## Written request
Everything from the line containing "What is the distance of" down to the last line of the entries below must be transcribed exactly, and nothing else.

[Begin Supplied records]

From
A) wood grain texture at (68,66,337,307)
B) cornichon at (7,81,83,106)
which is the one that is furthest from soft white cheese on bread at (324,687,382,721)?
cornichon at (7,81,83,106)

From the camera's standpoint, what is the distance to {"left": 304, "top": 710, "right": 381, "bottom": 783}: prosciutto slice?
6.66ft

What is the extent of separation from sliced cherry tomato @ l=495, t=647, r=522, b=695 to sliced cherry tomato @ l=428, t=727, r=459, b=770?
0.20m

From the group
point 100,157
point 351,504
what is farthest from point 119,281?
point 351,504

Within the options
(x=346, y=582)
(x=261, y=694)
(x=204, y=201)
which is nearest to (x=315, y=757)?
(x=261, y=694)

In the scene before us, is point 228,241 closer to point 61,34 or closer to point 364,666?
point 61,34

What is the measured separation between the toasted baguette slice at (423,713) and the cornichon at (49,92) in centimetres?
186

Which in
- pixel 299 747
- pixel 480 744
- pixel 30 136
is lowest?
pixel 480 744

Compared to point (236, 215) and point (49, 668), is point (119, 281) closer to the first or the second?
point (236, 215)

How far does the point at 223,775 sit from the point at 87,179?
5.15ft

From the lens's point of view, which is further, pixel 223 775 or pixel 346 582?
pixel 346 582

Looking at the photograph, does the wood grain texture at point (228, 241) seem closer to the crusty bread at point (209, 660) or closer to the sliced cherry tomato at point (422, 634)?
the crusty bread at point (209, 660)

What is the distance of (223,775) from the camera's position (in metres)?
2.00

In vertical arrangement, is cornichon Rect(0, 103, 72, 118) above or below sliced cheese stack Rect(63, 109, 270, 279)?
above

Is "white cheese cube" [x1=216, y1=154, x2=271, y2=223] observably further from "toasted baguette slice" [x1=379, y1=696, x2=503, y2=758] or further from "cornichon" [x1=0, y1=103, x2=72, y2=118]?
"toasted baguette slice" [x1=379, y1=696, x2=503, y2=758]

[End Supplied records]

## Reply to the task
What is the distance of (223,775) from the camera's position (in metres)?
2.00

In vertical arrangement, is cornichon Rect(0, 103, 72, 118) above or below sliced cheese stack Rect(63, 109, 270, 279)?
above

Is "white cheese cube" [x1=216, y1=154, x2=271, y2=223] observably further from "toasted baguette slice" [x1=379, y1=696, x2=503, y2=758] or further from "cornichon" [x1=0, y1=103, x2=72, y2=118]?
"toasted baguette slice" [x1=379, y1=696, x2=503, y2=758]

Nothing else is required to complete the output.